··· Text passage

LLM Model Tiers & Quantization

Tokens

The basic unit LLMs work with. Text is split into tokens before the model processes it. A token is roughly 4 characters of English or 0.75 words. Code uses slightly more tokens than prose because of syntax characters like brackets and semicolons. A 100-line function is roughly 500-800 tokens. Pricing, context windows, and speed are all measured in tokens.

Parameters (7B, 34B, 70B)

A model's size is measured by how many numbers (parameters) it learned during training. 7B means 7 billion parameters. More parameters generally means better reasoning but more GPU memory and slower inference. Think of it like engine size in a car: a bigger engine is more powerful but burns more fuel.

FP16 (16-bit float)

The default way to store a model's parameters, using 16 bits per number. Full precision, no quality loss. A 70B model needs ~140 GB GPU memory for weights alone. Used for agent tasks and complex reasoning where quality matters most. This is the baseline everything else is compared against.

INT8 (8-bit integer)

······
··· Recorded data

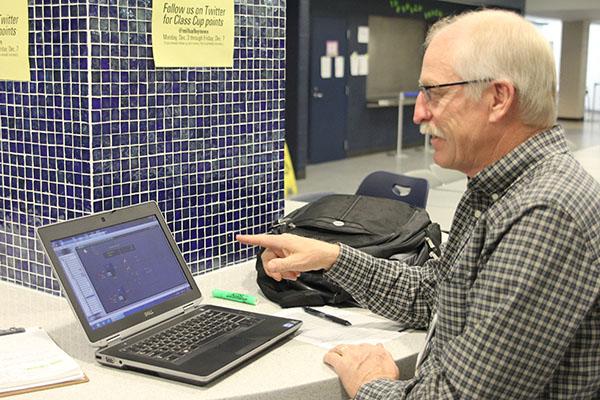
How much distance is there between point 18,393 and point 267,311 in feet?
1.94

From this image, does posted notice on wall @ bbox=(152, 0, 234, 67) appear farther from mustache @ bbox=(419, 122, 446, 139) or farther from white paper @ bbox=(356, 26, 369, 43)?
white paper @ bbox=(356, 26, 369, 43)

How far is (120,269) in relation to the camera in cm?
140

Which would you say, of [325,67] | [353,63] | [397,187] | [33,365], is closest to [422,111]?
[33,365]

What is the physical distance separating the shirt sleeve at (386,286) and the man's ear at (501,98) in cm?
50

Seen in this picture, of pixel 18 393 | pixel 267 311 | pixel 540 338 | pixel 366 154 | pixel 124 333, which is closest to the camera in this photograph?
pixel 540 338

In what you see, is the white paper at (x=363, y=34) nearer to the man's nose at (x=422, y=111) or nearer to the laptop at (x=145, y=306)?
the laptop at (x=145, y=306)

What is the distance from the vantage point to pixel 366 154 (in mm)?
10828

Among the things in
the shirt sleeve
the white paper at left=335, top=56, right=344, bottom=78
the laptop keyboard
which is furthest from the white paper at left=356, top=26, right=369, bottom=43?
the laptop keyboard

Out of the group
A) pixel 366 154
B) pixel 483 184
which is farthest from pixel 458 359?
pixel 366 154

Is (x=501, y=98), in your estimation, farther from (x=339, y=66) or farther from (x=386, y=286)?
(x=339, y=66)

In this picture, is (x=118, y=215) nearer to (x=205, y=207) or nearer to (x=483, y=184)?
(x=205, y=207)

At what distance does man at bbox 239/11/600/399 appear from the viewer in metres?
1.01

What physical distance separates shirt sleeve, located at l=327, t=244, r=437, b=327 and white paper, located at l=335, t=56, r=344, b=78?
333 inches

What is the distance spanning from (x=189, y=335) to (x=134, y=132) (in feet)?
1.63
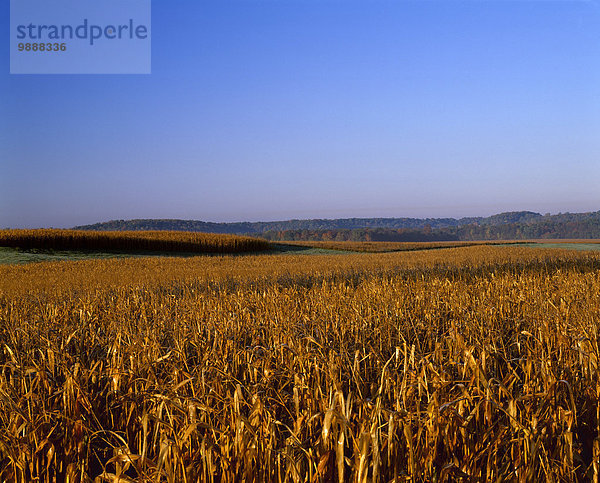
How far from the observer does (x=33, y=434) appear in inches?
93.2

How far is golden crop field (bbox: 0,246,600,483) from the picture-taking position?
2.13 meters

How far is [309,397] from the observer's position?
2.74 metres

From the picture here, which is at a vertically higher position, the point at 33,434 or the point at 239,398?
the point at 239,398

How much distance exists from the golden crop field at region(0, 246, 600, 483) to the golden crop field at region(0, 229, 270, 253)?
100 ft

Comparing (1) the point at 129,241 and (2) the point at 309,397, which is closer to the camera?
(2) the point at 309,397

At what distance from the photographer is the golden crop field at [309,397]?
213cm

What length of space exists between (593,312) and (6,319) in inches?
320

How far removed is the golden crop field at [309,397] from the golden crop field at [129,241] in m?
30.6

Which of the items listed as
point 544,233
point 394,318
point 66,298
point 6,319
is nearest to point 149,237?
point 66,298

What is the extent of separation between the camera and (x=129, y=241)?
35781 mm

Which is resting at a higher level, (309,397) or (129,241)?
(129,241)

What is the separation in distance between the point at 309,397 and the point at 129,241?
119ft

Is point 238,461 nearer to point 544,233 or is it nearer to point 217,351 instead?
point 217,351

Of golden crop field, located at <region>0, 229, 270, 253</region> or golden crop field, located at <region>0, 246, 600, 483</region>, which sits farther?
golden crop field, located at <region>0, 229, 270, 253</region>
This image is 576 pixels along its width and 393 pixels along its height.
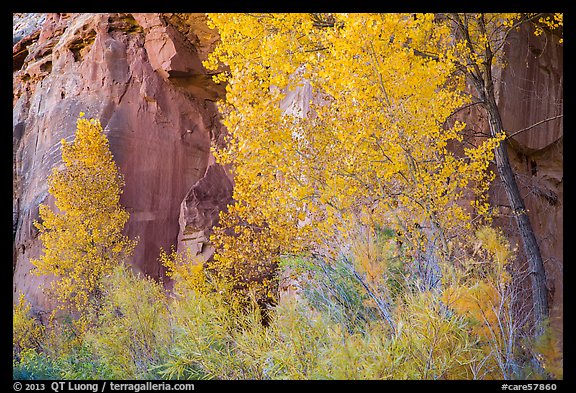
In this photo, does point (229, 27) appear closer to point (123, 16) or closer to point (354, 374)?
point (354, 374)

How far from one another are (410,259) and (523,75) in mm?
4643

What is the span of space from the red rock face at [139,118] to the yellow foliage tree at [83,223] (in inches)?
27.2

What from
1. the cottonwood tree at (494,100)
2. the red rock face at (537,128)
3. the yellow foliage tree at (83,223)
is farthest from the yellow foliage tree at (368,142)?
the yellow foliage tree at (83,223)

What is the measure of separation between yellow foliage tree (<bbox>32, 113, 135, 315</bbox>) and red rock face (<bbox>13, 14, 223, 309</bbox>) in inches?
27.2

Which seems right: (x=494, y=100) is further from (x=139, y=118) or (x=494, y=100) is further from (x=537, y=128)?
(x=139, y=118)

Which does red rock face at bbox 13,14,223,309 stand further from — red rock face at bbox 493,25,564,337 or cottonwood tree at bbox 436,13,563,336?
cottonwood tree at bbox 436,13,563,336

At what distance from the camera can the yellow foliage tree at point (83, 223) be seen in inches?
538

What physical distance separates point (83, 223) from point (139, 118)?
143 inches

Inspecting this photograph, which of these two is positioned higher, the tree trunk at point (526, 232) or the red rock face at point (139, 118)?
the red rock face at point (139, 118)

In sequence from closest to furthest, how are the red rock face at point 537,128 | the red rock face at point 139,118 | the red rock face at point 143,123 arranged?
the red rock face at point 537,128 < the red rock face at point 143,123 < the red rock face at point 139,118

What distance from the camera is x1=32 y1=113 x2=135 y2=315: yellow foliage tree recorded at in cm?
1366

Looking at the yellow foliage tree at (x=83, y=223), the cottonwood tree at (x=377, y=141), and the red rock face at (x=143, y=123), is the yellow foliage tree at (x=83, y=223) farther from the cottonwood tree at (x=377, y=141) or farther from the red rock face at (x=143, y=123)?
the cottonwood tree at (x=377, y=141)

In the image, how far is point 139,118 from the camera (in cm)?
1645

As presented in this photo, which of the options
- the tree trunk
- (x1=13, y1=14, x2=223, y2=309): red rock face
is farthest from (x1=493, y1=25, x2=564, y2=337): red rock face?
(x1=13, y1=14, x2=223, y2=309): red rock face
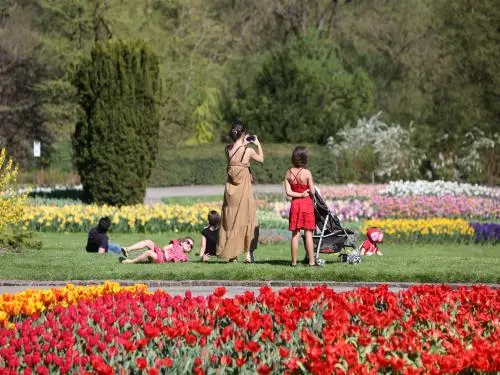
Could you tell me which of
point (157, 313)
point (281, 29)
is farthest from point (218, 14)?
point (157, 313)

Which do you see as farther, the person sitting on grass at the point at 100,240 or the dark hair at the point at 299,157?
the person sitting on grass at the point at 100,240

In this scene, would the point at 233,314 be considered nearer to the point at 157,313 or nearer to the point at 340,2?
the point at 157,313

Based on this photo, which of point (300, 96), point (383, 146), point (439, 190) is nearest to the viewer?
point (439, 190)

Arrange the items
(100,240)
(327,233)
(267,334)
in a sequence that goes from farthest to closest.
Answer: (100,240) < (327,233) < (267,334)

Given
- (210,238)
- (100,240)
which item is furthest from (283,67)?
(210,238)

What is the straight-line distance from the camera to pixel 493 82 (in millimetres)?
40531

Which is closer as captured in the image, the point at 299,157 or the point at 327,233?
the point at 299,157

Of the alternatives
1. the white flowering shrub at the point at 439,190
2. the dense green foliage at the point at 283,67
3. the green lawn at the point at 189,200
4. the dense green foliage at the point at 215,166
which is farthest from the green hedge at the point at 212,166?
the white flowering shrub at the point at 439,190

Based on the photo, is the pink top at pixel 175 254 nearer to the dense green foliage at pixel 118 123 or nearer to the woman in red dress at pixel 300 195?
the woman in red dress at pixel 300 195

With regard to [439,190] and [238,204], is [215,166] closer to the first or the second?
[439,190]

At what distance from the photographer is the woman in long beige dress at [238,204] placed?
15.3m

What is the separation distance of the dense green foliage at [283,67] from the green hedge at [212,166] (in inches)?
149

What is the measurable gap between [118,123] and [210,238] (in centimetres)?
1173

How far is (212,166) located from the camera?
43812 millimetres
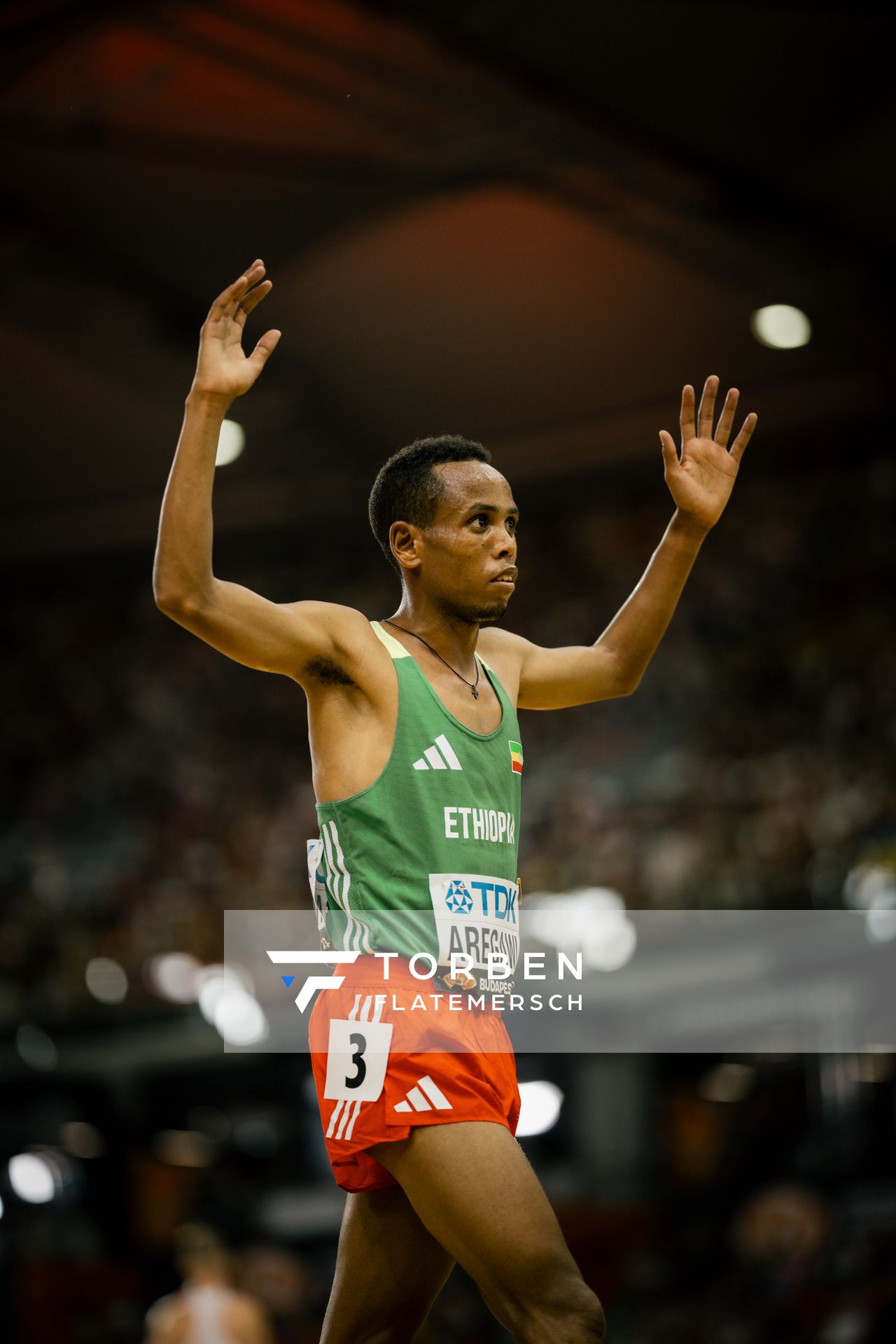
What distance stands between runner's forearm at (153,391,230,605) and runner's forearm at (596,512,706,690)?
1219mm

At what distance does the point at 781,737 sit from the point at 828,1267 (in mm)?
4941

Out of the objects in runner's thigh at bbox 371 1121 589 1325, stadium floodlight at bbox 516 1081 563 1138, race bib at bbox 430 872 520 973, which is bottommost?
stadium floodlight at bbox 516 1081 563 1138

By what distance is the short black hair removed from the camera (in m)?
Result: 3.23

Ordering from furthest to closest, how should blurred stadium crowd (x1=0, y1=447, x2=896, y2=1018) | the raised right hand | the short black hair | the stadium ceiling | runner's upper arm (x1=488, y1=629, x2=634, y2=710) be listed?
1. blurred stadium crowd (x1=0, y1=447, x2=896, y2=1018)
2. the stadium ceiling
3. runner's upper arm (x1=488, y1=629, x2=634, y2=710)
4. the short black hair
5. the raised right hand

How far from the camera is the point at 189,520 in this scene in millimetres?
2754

······

#### Apply what you read:
a - Answer these from the page on model tiers and quantization:
(i) Roughly how many characters of English make up one token?
(ii) What does 7B mean?
(iii) About how much GPU memory does a 70B model need for its weights alone in FP16?
b - Update the page on model tiers and quantization starting with "LLM Model Tiers" and going on through "measured in tokens.", and replace "prose" with "plain text". Give that part again.
The material above is separate from the page on model tiers and quantization.

#### Solutions to the tasks:
a -
(i) About 4 characters.
(ii) 7 billion parameters.
(iii) About 140 GB.

b -
LLM Model Tiers & Quantization

Tokens

The basic unit LLMs work with. Text is split into tokens before the model processes it. A token is roughly 4 characters of English or 0.75 words. Code uses slightly more tokens than plain text because of syntax characters like brackets and semicolons. A 100-line function is roughly 500-800 tokens. Pricing, context windows, and speed are all measured in tokens.